The LEPR gene rs1137101, a potential functional variant, has been extensively investigated for its contribution to the risk of DS cancers (21 studies up to August 31, 2023)^[13-31], breast cancer (24 studies up to February 10, 2022), and endometrial^[33] and lung cancers^[34]. The findings of the studies on rs1137101 and DS cancer risk are summarized in Supplementary Table S1. rs1137101 was significantly associated with oral cancer risk in the Caucasian but not in the Asian population, and with esophageal cancer risk in the Asian but not in the Caucasian population. A significant association between rs1137101 and gastric cancer risk has been previously identified in the Chinese population^[19-21] but the present study failed to confirm this finding. Lin et al. previously reported that the presence of rs1137101 may decrease colorectal cancer risk^[27], although no such association was noted in other studies^[22-26] or in the present study. A significant association between rs1137101 and liver cancer risk was observed in the Egyptian population^[30] and in Chinese populations from Henan and Hubei provinces^[28], but not in the Chinese population from Fujian or Guangxi provinces^[29,31]. These discrepancies may be attributed to the following reasons. First, a tissue‐specific pattern may exist for the regulatory network of rs1137101 in LEPR function in different types of DS cancers. Second, the interaction of rs1137101 with different genetic backgrounds may lead to different susceptibilities to cancer among different ethnic populations. Third, the recruited Chinese participants are from different geographical areas of China and differ in their living environments and lifestyles. Fourth, the insufficient sample size may have resulted in inadequate statistical strength.

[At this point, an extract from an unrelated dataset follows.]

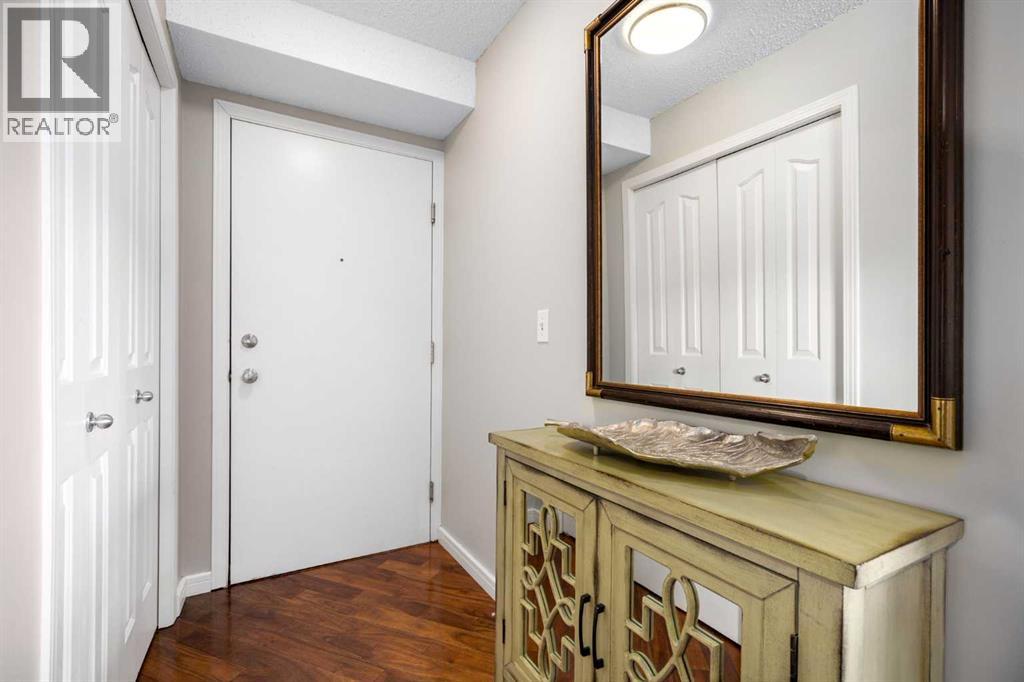 505 Railway Street West, Cochrane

Several meta-analyses have attempted to estimate the association between rs1137101 and cancer risk more accurately. A recent meta-analysis of 44 case–control studies by Rong et al. revealed no significant association between rs1137101 and overall cancer risk^[37]. Another recent meta-analysis by Zhu et al., which included 20 case-control studies, revealed a significant correlation between rs1137101 and breast cancer risk in African populations^[41]. Since the studies related to rs1137101 and breast cancer make up nearly half of all related studies, they likely affect the estimation of the association between rs1137101 and overall cancer risk. Similarly, the studies related to rs1137101 and DS cancers account for a high proportion of all related studies. Thus, meta-analyses are necessary to determine the effect of rs1137101 on DS cancer risk. After pooling the data from previous related studies and the present study, a significant association between rs1137101 and DS cancer risk was only identified in the Chinese population. In the stratified analysis by cancer type, rs1137101 was significantly associated with the risk of gastric and liver cancer but not oral, esophageal, or colorectal cancer.

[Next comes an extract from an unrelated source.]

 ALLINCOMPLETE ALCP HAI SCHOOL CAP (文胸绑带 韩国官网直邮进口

Several limitations should be considered when interpreting these results. First, the recruitment of participants was hospital-based, which may potentially have contributed to a selection bias. Second, the association of rs1137101 with gastric cancer risk involved only a Chinese population; confirmatory research in other ethnic groups is needed. Third, considering the small number of included studies for each specific DS cancer in this meta-analysis, replication studies and updated meta-analyses are required for a more accurate estimation of the effect of rs1137101 on DS cancer risk. Lastly, no evidence is currently available to show that rs1137101 is functionally significant and contributes to cancer development in vitro and in vivo. Future functional studies are thus needed to gain a better understanding of the role that LEPR gene rs1137101 plays in cancer pathogenesis.

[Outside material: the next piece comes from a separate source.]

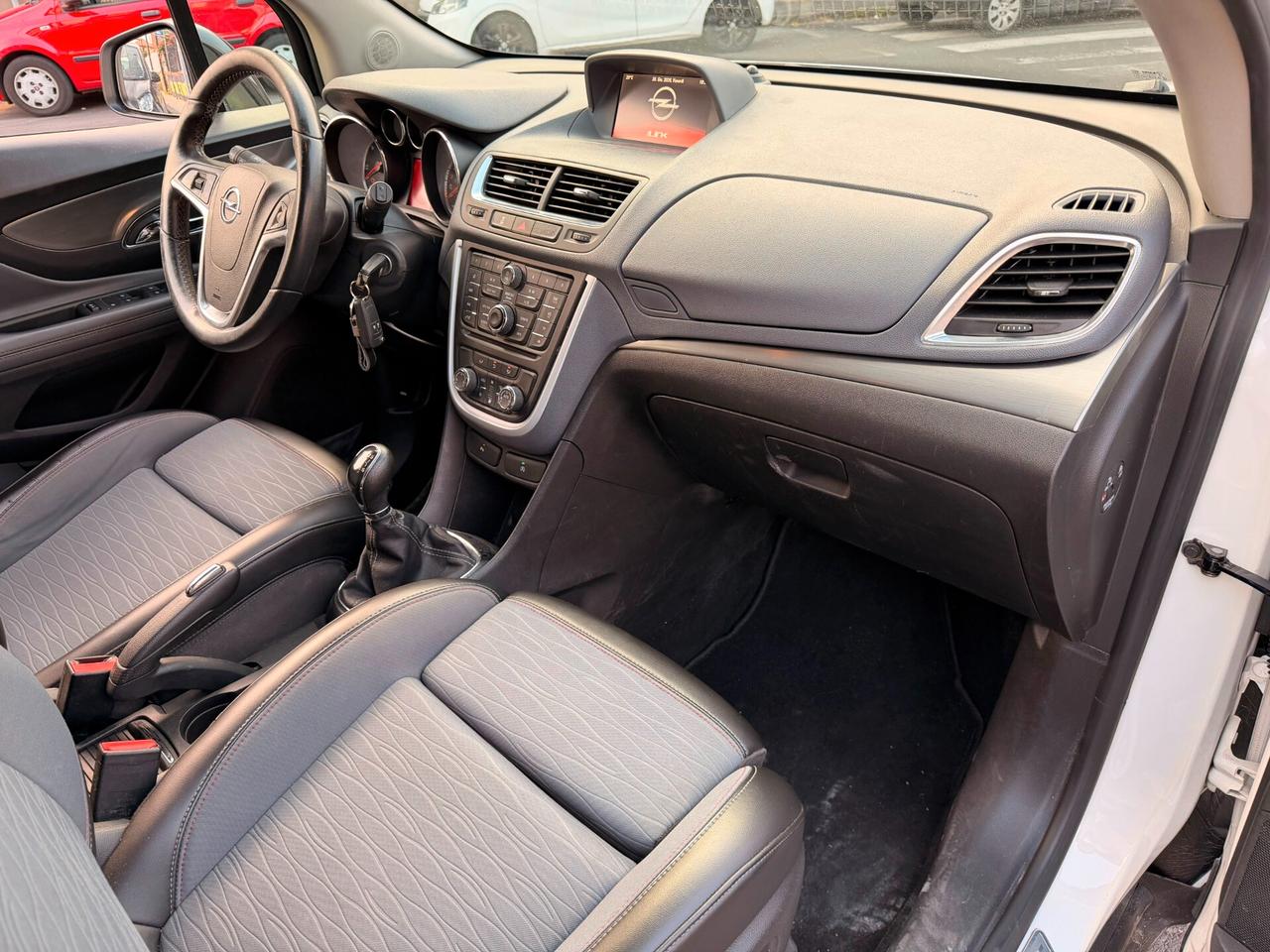 Opel Mokka 1.6 CDTI Ecotec 136CV 4x2 Start&Stop Cosmo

In conclusion, our case–control study suggests that the LEPR gene rs1137101 variant is associated with liver cancer risk in the Hubei Chinese population. The subsequent meta-analysis revealed that rs1137101 may contribute to susceptibility to DS cancers (especially gastric and liver cancer) in the Chinese population. Additional well-designed studies with larger sample sizes and involving different ethnic groups are required to confirm the present findings.